All of which came in handy when the Gnu’s last entry, John Patrick Shanley’s “Italian American Reconciliation,” closed recently--with four days’ notice. “I was really stuck,” Seymour said. “See, we never rent out, we don’t get grants, we don’t have a company. Luckily, I had a couple of world premieres set aside--and I had ‘Jitters’ (which was staged at South Coast Repertory last year). It cost less to do than the premieres, it’s a proven play and no playwright was going to be hanging over my shoulder. And I could get it up quickly . That’s not a condemnation of ‘Jitters.’ It’s a wonderful play.”

Fans of Robert and Clara Schumann, take note: Leigh Kaplan’s “Clara, a Monodrama with Piano Performance” has a single benefit performance at Mount St. Mary’s Little Theatre, today at 2 p.m.
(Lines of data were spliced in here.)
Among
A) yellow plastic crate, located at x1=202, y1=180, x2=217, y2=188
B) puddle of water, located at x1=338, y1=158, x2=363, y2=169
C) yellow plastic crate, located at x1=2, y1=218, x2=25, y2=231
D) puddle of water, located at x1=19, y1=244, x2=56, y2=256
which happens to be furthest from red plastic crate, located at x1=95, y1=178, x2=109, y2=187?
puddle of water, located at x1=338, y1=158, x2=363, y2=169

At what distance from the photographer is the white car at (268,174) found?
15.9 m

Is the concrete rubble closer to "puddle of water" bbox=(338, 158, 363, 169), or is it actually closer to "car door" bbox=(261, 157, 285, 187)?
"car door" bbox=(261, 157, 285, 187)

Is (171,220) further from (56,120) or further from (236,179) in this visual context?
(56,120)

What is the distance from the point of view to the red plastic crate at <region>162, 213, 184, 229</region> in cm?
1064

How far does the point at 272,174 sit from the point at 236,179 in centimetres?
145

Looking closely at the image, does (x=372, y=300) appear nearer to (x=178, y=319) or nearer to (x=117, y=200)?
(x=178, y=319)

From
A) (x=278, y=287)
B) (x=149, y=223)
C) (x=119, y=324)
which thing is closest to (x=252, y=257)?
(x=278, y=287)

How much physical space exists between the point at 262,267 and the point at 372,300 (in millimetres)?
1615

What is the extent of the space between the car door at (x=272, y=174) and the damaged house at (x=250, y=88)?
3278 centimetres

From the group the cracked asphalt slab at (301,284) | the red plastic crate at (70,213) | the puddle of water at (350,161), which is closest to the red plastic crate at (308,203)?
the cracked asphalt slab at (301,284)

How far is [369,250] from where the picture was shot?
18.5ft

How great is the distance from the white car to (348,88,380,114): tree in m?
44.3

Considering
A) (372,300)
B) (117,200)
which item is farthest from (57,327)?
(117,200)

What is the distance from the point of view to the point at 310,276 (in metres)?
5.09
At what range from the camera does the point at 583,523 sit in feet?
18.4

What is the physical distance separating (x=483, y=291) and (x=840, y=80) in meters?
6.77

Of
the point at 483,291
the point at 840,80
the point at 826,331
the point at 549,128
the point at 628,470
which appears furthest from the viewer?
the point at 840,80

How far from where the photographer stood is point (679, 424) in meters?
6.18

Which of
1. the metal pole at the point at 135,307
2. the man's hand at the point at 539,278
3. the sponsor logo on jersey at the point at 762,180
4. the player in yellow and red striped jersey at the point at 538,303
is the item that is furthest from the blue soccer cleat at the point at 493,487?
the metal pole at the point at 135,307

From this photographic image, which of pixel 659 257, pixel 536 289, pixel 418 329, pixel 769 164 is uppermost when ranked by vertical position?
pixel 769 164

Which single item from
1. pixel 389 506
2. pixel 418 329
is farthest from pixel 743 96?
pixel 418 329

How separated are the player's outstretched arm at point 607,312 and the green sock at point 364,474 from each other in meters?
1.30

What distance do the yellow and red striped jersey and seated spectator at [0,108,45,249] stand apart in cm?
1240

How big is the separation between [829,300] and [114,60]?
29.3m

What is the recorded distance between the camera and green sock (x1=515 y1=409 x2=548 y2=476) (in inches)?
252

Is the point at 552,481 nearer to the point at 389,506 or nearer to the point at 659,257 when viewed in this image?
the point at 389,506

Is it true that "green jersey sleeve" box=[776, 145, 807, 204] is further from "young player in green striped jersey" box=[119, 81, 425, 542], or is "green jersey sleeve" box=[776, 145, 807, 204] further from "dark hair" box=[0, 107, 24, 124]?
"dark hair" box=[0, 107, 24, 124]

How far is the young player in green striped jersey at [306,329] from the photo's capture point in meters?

“It takes place in 1860,” said the actress/pianist. “Clara has invited the audience to her home to refute statements made in an unauthorized biography of her husband.” The unfolding story includes Clara’s relationship with her pianist father, meeting Robert at age 9, her nine pregnancies--and her husband’s breakdown in 1854. “My big coup,” Kaplan said, “is explaining why Clara didn’t visit Robert at the asylum till just before his death. Of course, my answer is hypothetical, but I think it’s valid.”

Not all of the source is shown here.